Bliss did. Her stepmother used to complain that Muffie never gave her a front row seat even though Bobi Anne always ordered a trunkload of clothes at the show.

“You’d be perfect for it. Can I tell her you’ll do it?” Henri wheedled.

“I don’t know . . .” Modeling. How precious it seemed now, how trivial. How much fun it would be to go back to that old life? go-sees, fittings, gossiping with the hairstylists and having designers fawn over you, getting your makeup done, going to parties, did this mean that life was still open to her? She had completely given up thinking about it. Had totally assumed that that life was over, given what had happened. But what had the Visitor said? No one must suspect. After all, it had been a year. No one would fault her for going back to work, would they?

And wasn’t the best way to deal with grief and loss to find something to distract you? And what could be more distracting than a big, silly, frivolous fashion show? As Henri had said, look at those people who had lost a lot of other people’s money and caused the crash, weren’t they all going about their lives as if nothing had happened? Hosting charity benefits and shopping at Herm’s while the victims of their financial recklessness cried into their crystal wineglasses?

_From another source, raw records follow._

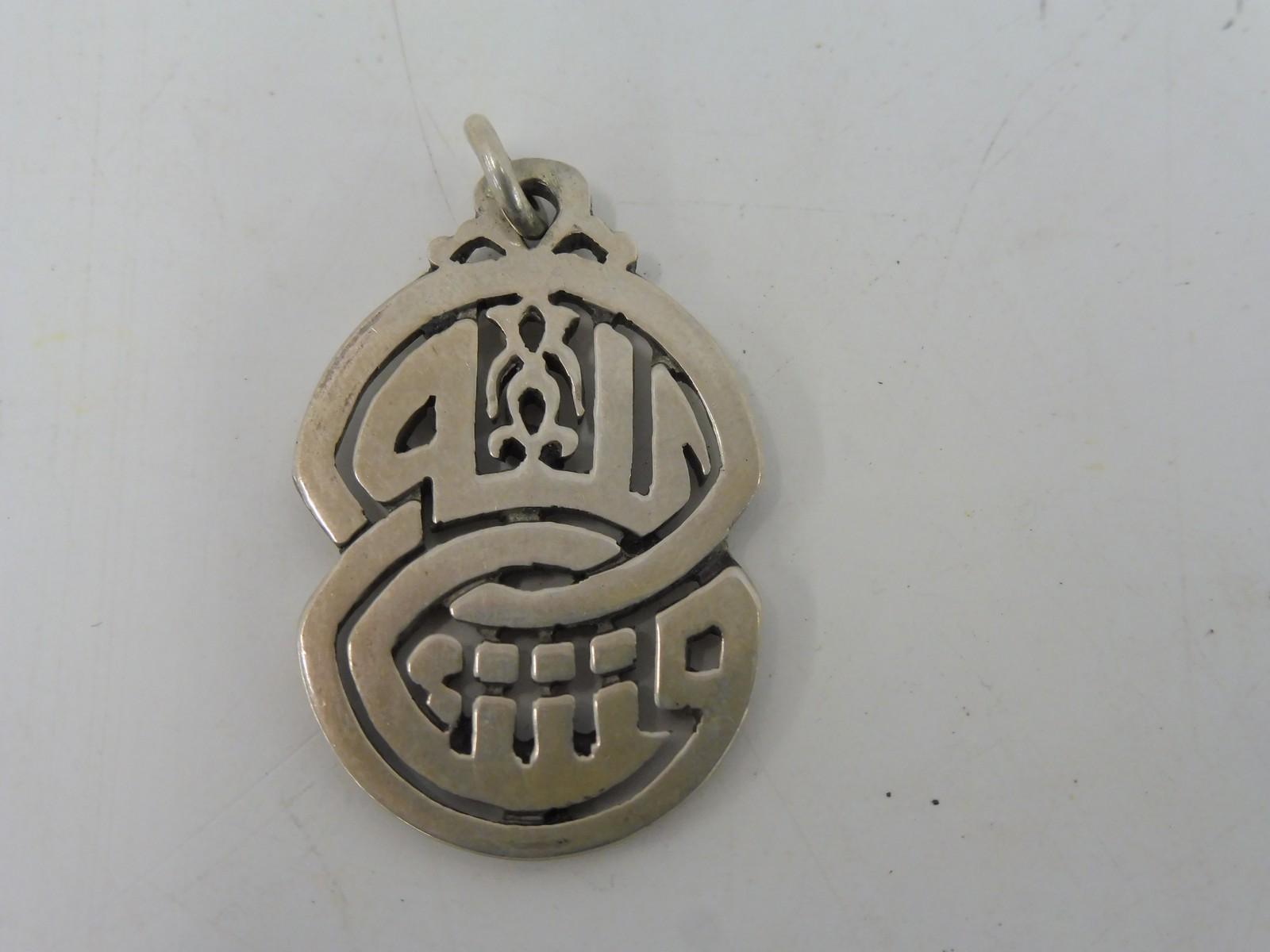 Lot 51 - An unusual Oriental white metal medallion.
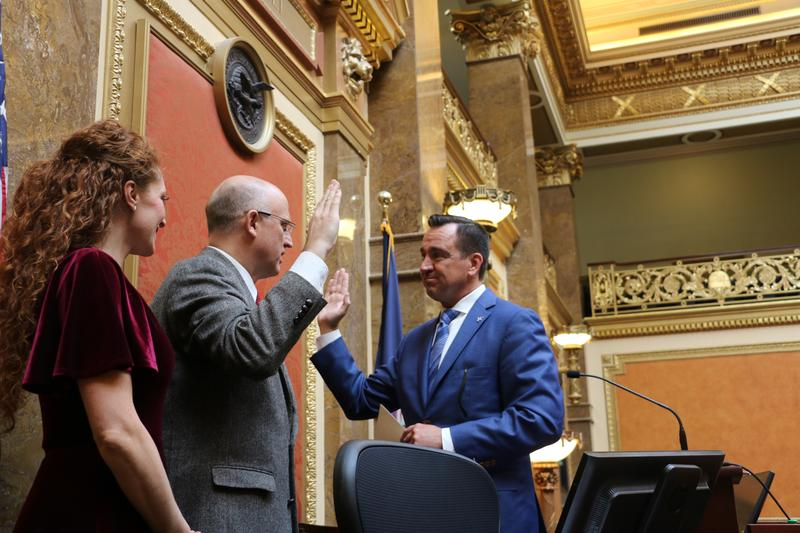 Rep. Travis Seegmiller (right) is sworn in by House Speaker Greg Hughes on Wednesday. The state's newest lawmaker will represent House District 62, left vacant last week by St. George Republican Jon Stanard after a sex scandal.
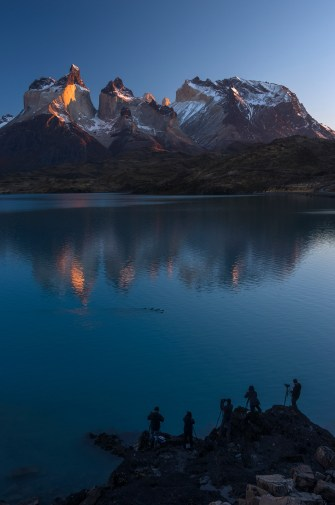 Photographers are silhouetted in from of Lake Pehoe in Torres del Paine National Park. Photo by travel photographer and conservation photographer Pete Oxford.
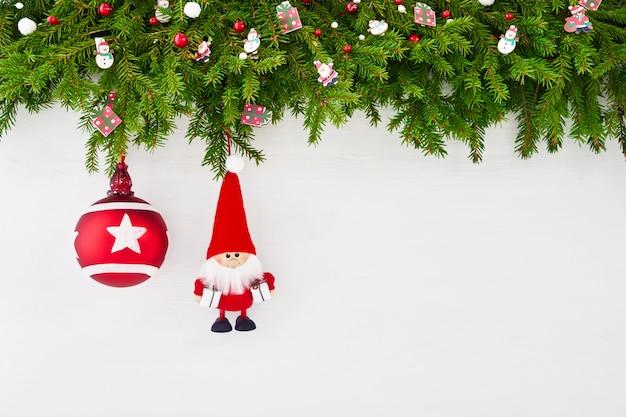 クリスマスの背景。白い木製の背景にサンタとクリスマスのモミの木の枝。 copyspace、トップビュー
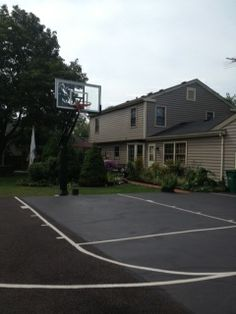 A two story home sits in the background of a nice blacktop backyard court with white striping and Pro Dunk Gold basketball system. Basketball Systems, Basketball Goals, Backyard Basketball, Two Story Homes, New Homes, Outdoors, Exterior, Nice, Gold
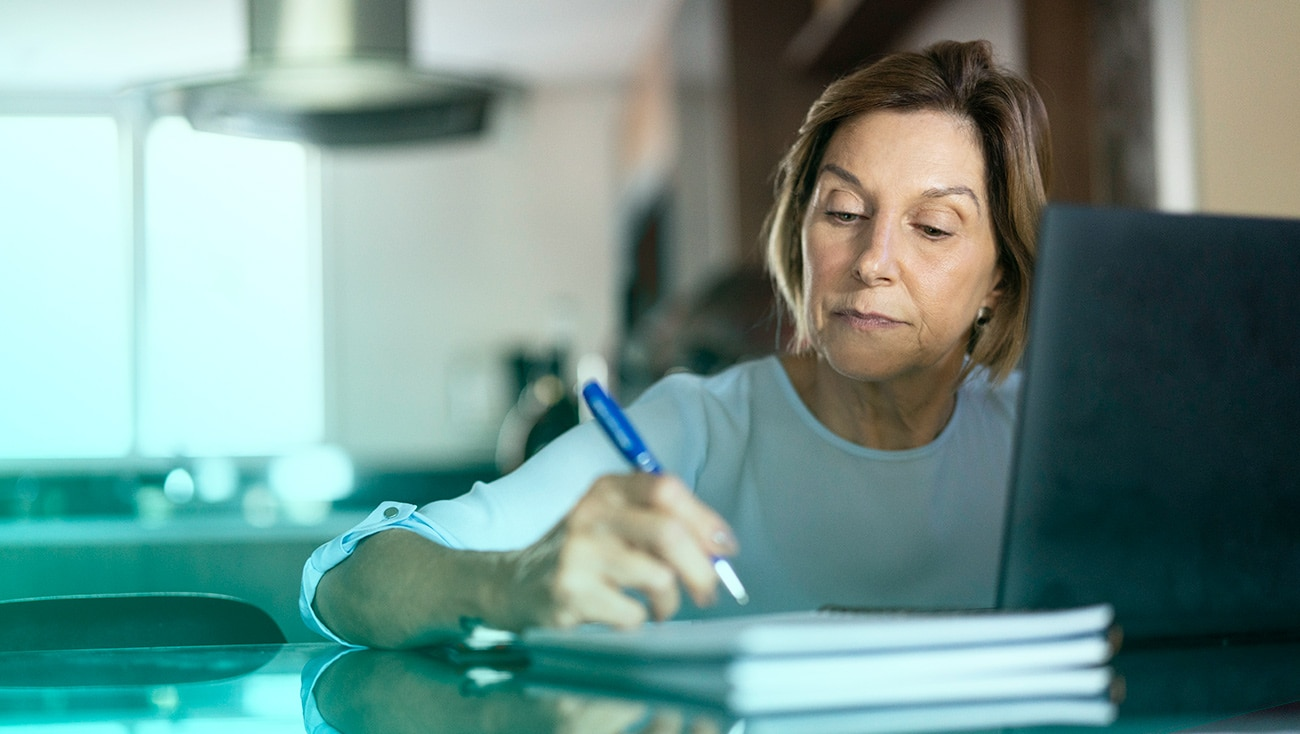 Woman at computer filling out paperwork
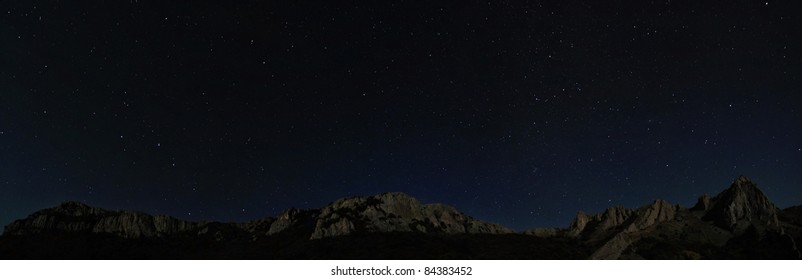 Starry night sky above rocky cliffs. Natural stars panorama photo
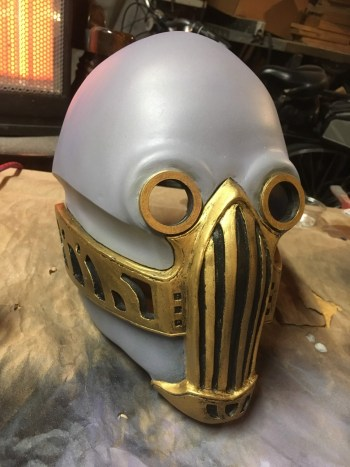 "Using ""gold leaf"" Rub-n-buff on the respirator and eyes"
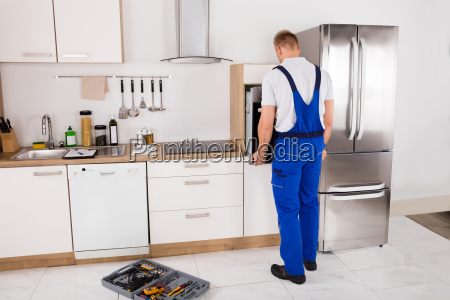 technician repairing oven in kitchen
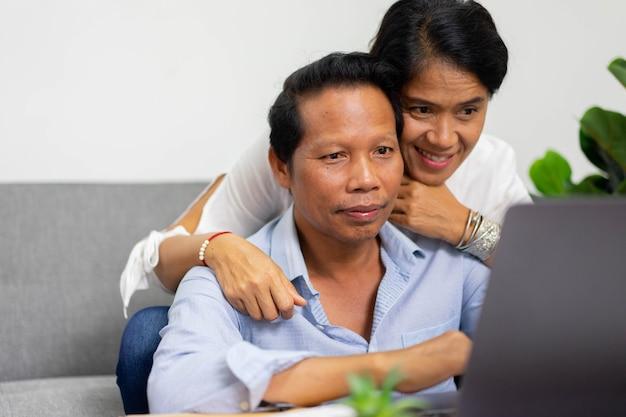 ビデオ通話会議にデジタルタブレットを使用しながらリビングルームに座っているアジアの親
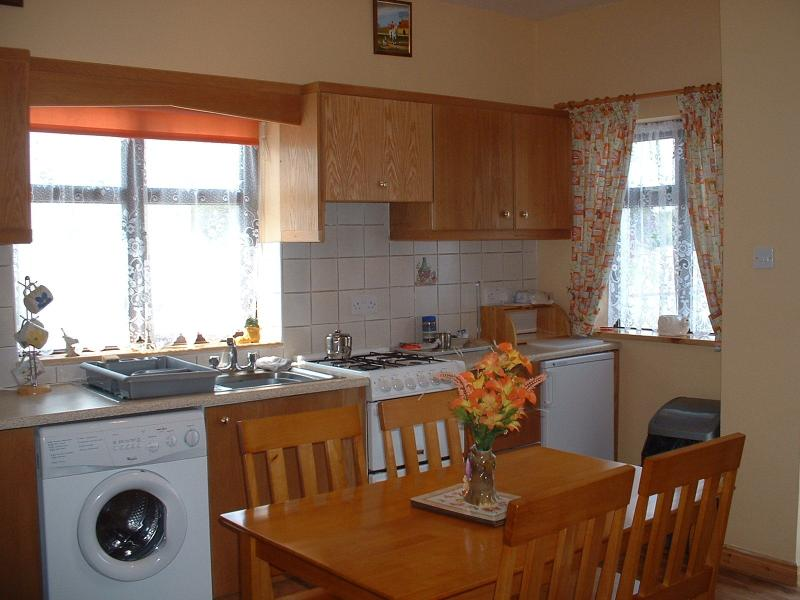 Kitchen with everything you need to self-cater  for an enjoyable holiday .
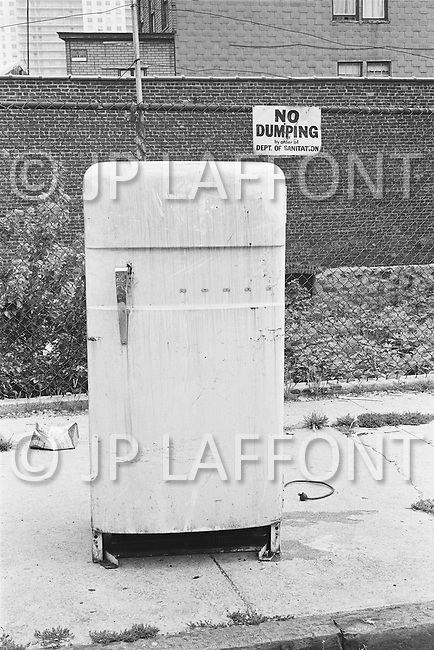 September 1967 --- Old Fridge in a New York City Street --- Image by © JP Laffont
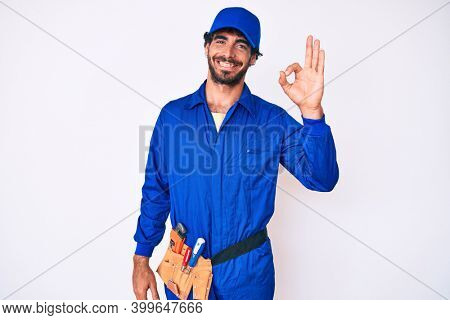 Handsome young man with curly hair and bear weaing handyman uniform smiling positive doing ok sign with hand and fingers. successful expression.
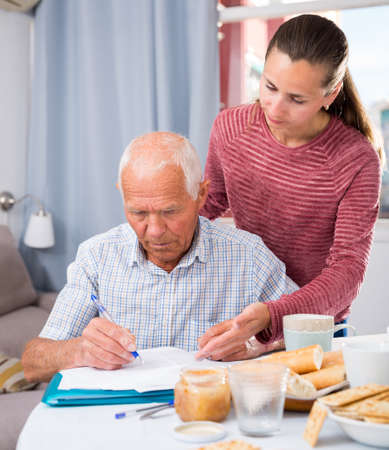 Portrait of mature father and daughter with documents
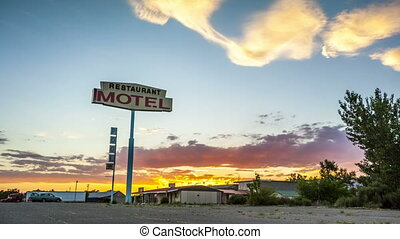 Beautiful sunset with motel sign in front of it.
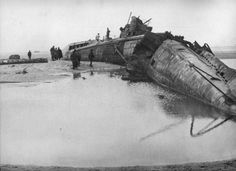 A wrecked German submarine at Calais used to try to break the British naval blockade of Germany. 1915  Pictorial Press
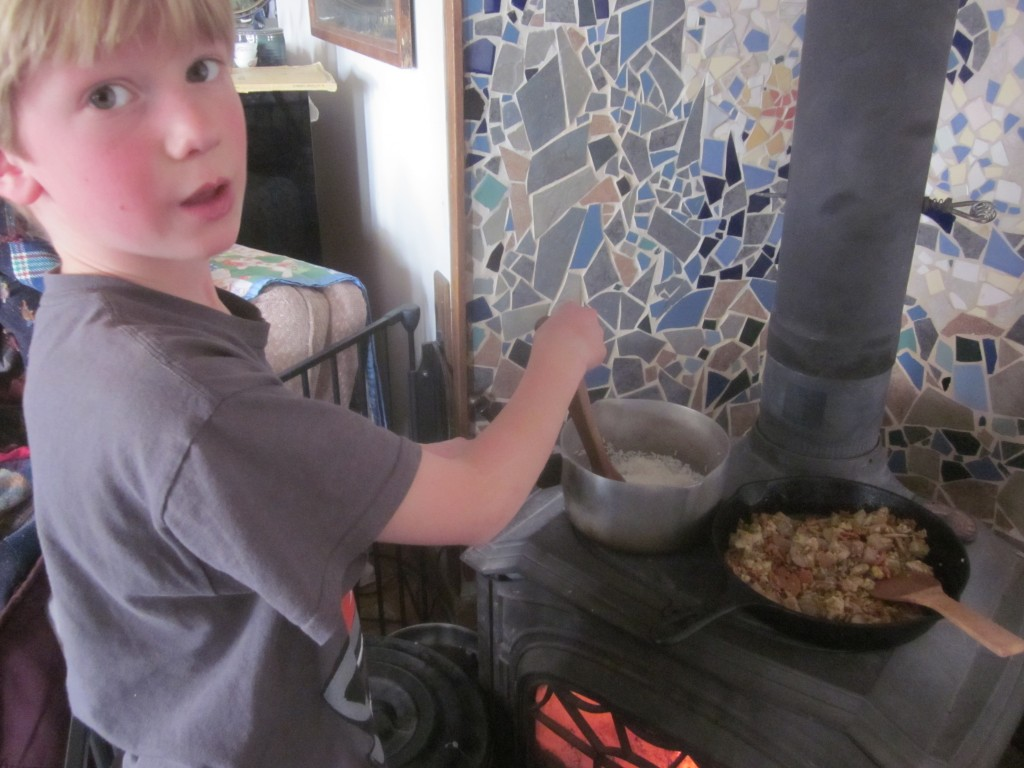 """Little Mack took his stirring responsibilities very seriously. """"Getting a little hot here, Mom . . . """""""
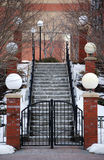Classic Snow Covered Stairway and Lamp Pillars Royalty Free Stock Image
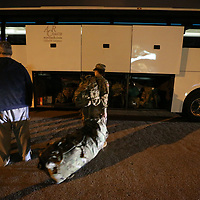 A soldier gets ready to load her bag onto the bus Tuesday morning in Tupelo as members of the 155th Headquarters Headquarters Company leave for Fort Bliss to begin their deployment to the Middle East with the 155th Brigade Combat Team.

She remembered a young widow, a teacher from Duchesne, who had gone back to teaching after her husband passed away suddenly. Going back to work, going back to her old life . . . it suddenly seemed . . . not impossible.

Get rid of him, the Visitor had ordered. Well, giving Henri what he wanted was the surest way to secure his exit. As soon as her agent was assured he had his old client back, he was certain to announce he had pressing concerns elsewhere. Asking about her welfare was probably just a pretense to see if he could book her for the show.

“Okay,” she said, taking a deep breath and letting it out in a long exhale.

“Okay?” Henri raised an eyebrow.

“Okay.” Bliss smiled.

After saying good-bye to her old taskmaster, Bliss sat alone on the couch for a moment. At some point during Henri’s visit she had sensed a change in herself. The Visitor was gone. The backseat was empty, as far as she could tell. Perhaps she had passed the test. In any event, like Elvis, he had left the building. But he had left the door open. He had unwittingly given her back the key to her own body. Or had forgotten to take it back.

Like a parent who leaves the keys to the Ferrari on the table. Just like in that old movie she used to watch when she was little when it would run on the USA channel . . . someone’s day off. The kid had crashed the Ferrari through the window. She wouldn’t do anything that stupid, of course. It was her own body. She had little time and had to use it wisely. She decided to take a bath, and walked upstairs.

Each of the ten bedrooms in the house had its own spacious bathroom, and Bobi Anne had allowed Bliss to help design her own. It was a pretty space: all warm travertine marble and flattering incandescent lighting. She turned on the faucet and filled the antique claw tub, squeezing in a generous dollop of her favorite scented bath gel. Then she quickly shed her clothes and climbed in, delighting in the soapy bubbles and the slick sensation of warm water running down her bare back.